LSN tem sido usada de formas recorrentes pelo governo do presidente Jair Bolsonaro para investigar opositores e críticos
A Câmara aprovou nesta terça-feira, 4, projeto que revoga a Lei de Segurança Nacional (LSN), legislação criada ainda na ditadura e que tem sido usada pela gestão de Jair Bolsonaro para investigar opositores. A votação foi simbólica, mas contou com a resistência do governo, que orientou deputados da base a se posicionarem de forma contrária, e do PSL, que atuou para tentar tirá-la da pauta. O texto ainda precisa passar pelo aval do Senado.
No lugar da LSN, deputados criaram a chamada “Lei do Estado Democrático”, que traz como pressupostos, entre outros pontos, instituir o crime de golpe de Estado, inexistente na legislação atual nestes termos.
A relatora, deputada Margarete Coelho (PP-PI), apresentou uma revisão da lei a partir de um projeto de 2002 apresentado pelo então ministro da Justiça Miguel Reale, de autoria do deputado Helio Bicudo (PT-SP). O parecer prevê punições para práticas como incitar guerra civil, insurreição e espionagem.
Há ainda um capítulo sobre eleições. O texto prevê prisão de um a cinco anos e multa para quem fizer disparos da fake news em massa durante o período eleitoral . Na noite de ontem, deputados ainda avaliavam se este trecho seria mantido.
Bolsonaro é alvo de ações no Tribunal Superior Eleitoral (TSE) que investigam, justamente, a contratação de empresas de tecnologia para disparo de mensagens em massa pelo WhatsApp durante a campanha que o elegeu, em 2018. Adversário do presidente na disputa eleitoral, o petista Fernando Haddad alega que a prática é irregular e por isso pede a cassação da chapa eleita. O tribunal já rejeitou outros processos semelhantes de autoria da coligação do ex-candidato Ciro Gomes (PDT) por falta de provas.
Na forma vigente, em sua sexta versão, a Lei da Segurança Nacional foi sancionada em 1983, durante a ditadura militar, pelo presidente João Figueiredo, para listar crimes que afetem a ordem política e social – incluindo aqueles cometidos contra a democracia, a soberania nacional, as instituições e a pessoa do presidente da República.
Ao revogar a LSN, a Câmara se antecipa a uma possível decisão do Supremo Tribunal Federal (STF) para limitar o alcance da legislação atual.
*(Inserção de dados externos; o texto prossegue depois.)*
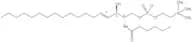 N-Hexanoylsphingosylphosphorylcholine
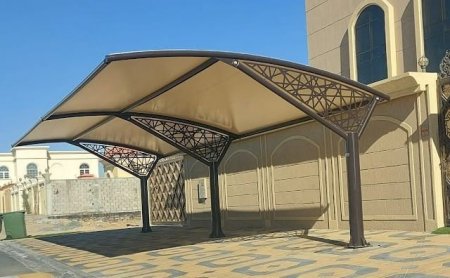 مظلات جدة تركيب مظلات حديثة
Ao menos cinco ações de partidos políticos, sob relatoria do ministro Gilmar Mendes, questionam trechos da regra em vigor, e magistrados já indicaram ver inconstitucionalidades.
O Estadão mostrou, em março, que o número de procedimentos abertos pela Polícia Federal para apurar supostos delitos contra a segurança nacional aumentou 285% nos dois primeiros anos do governo Bolsonaro, na comparação com o mesmo período das gestões Dilma Rousseff e Michel Temer. Houve um total de 20 inquéritos entre 2015 e 2016. Já entre 2019 e 2020, foram 77 investigações.
A lei serviu, por exemplo, para a Polícia Civil do Rio intimar o youtuber Felipe Neto (após o influenciador digital chamar Bolsonaro de “genocida”) e para o Ministério da Justiça pedir a investigação da publicação de uma charge na qual Bolsonaro aparece transformando a cruz vermelha (símbolo de hospitais) na suástica nazista.